Moonshine may be entering its twilight—the Tennessee legislature recently passed a law legalizing moonshine distilleries, which means that pretty soon it’ll be just another piece of roadside kitsch you can buy with your moccasins in Gatlinburg. Ray tells me the story of “Popcorn” Sutton, a notorious moonshiner who committed suicide in March of 2009 before he was set to begin serving an 18-month prison term. Popcorn, says Ray, “was the end of an era.” Here’s his story:

“He was a short, skinny fella, who always wore his hat—that was kind of his claim to fame, his hat that he always wore. And his bib overalls—he always wore bib overalls. Even when he came to federal court, he was wearing bib overalls. He was a friendly fellow, and of course every time you would talk to him, he would say, ‘Ray, I’ve run my last run of moonshine, I’m not gonna do it anymore, I’m just getting too old to be doing this stuff.’ And so that’s what he’d say every time! But he’d tell me that, and he’d let everybody know, but his cellphone number was very available—he’d give it to people to call to order some moonshine. And one of the stories that came out in his federal court case was that he had met up with a fellow and sold him 50 gallons of moonshine, because there was a discounted rate…he had ended up selling 50 gallons to this undercover agent, helped him load it and everything.

“I guess, probably about two years or so ago, he married a woman, and he was married at the time that he committed suicide. He was actually buried in a very isolated plot in western North Carolina, near the graves of his mother and father, but the vandals came in and stole all of the grave markings of the grave site. And so several months later, his wife had his body exhumed and there was a large public memorial service to him. And after that memorial service, his body was taken on a horse-drawn caisson to his property in Parrotsville, Tennessee, where it was reburied. Before his death, he already had his coffin—the shovels were there. And he also had his grave marker, a small grave marker that was already made, to put on his grave. And I didn’t see it personally, but I’ve seen photos of it. And it said simply, “Popcorn says ‘Fuck You.'”

Before we leave, Ray shows me a photo he took of Popcorn during his trial.
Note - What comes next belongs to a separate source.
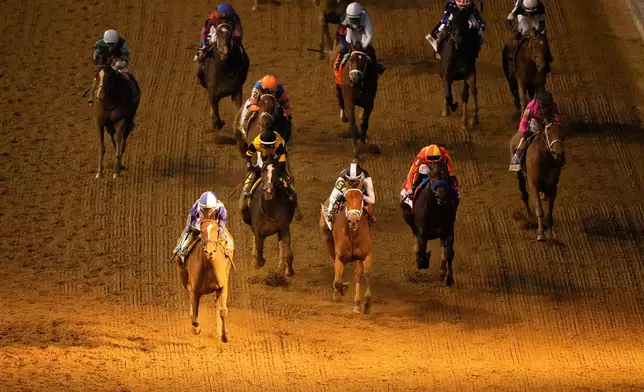 Always a Runner, front left, ridden by Jose L. Ortiz wins the 152nd running of the Kentucky Oaks horse race at Churchill Downs, Friday, May 1, 2026, in Louisville, Ky. (AP Photo/Charlie Riedel)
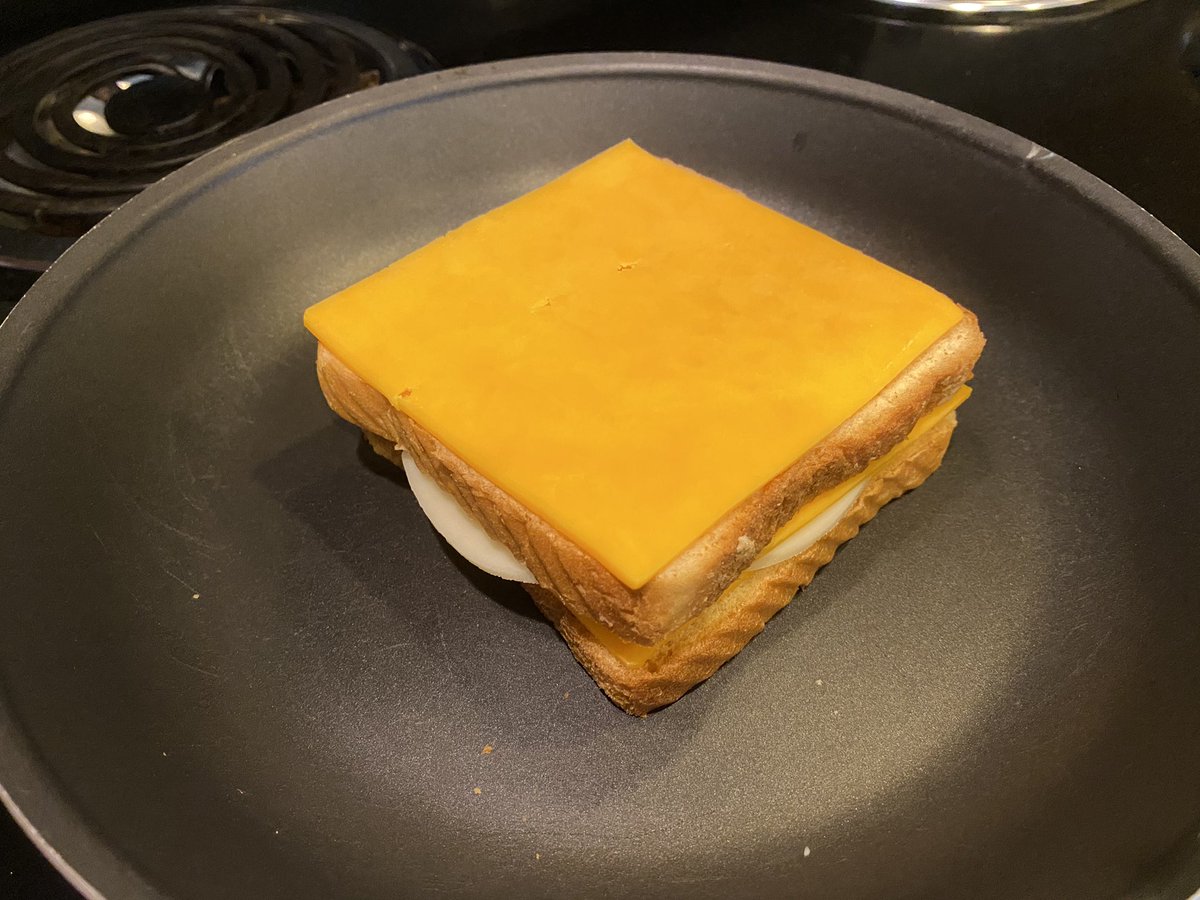 Throw bread, middle cheese and top cheese in pan. Throw EXTRA cheese slice on that shit.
When they’d last spoke, Popcorn had pleaded with Ray not to snap any photos of him and his stills, lest they be used against him by the feds. But of course, after the ATF saw the place, that wasn’t going to be much of a problem. So Popcorn relented, and Ray gave him a three-count to smile for the camera.

In the photo, Popcorn is wearing his bib overalls and his trademark hat. His beard, characteristically, looks like it might comfortably house a small migrating population of water fowl, and his eyes are set back in their sockets from decades of close-calls with what Ray calls “the revenuers.” His face is largely blank, although he’s squinting a little; considering his circumstances, you can imagine what may have been going through his mind. But with his right hand, Popcorn said all he needed. Addressed to the law, the camera, the fates, and his last (for real this time) run of moonshine: a one-fingered sneak preview of his final resting place.
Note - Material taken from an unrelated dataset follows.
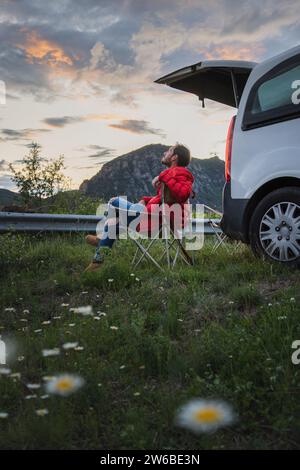 Vista laterale del turista maschile in giacca invernale che si rilassa sulla sedia vicino alla macchina su prato erboso sotto il cielo nuvoloso al crepuscolo Foto Stock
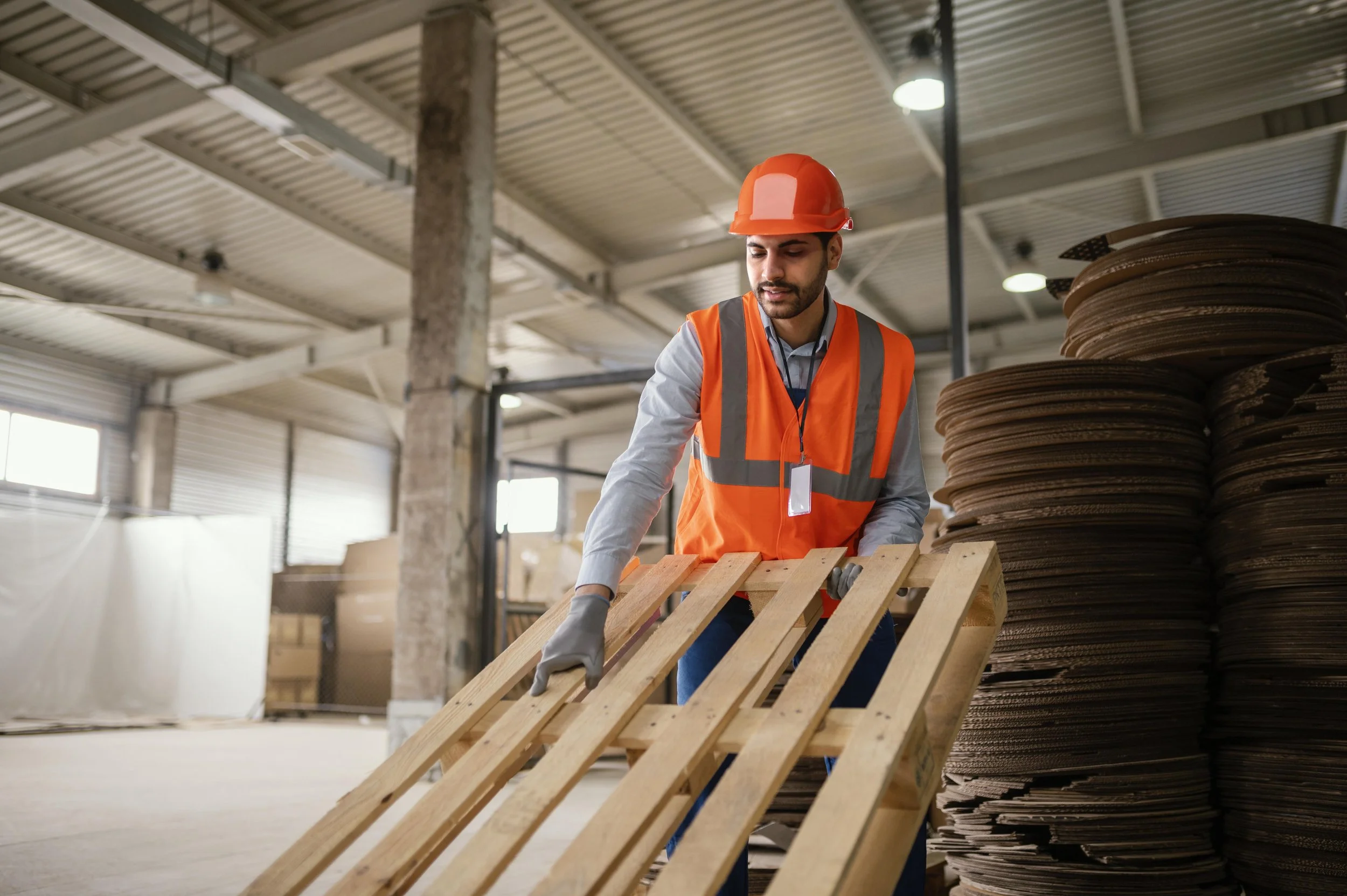 A man wearing a red hard hat and orange safety vest inspecting wooden pallets inside an industrial warehouse with stacks of cardboard sheets nearby.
Update: Popcorn’s daughter, Sky, responds in the comments: 

His corpse was stolen, hidden and reburied in THE LAST PLACE he’d want to be laid to rest. I find it more than disturbing that this article refers to a rash of vandalism THAT NEVER HAPPENED. Only one stone was ever disturbed in the private cemetery where my father was buried. That stone was removed because the individual who placed it there- beside my father’s head stone- never received permission to add their stone to a private cemetery.

This was the subject of considerable controversy at the time, and Sky would of course have been closer to the situation than I was. But for what it’s worth, Ray stands by his narrative. Either way, the larger point of the story stands.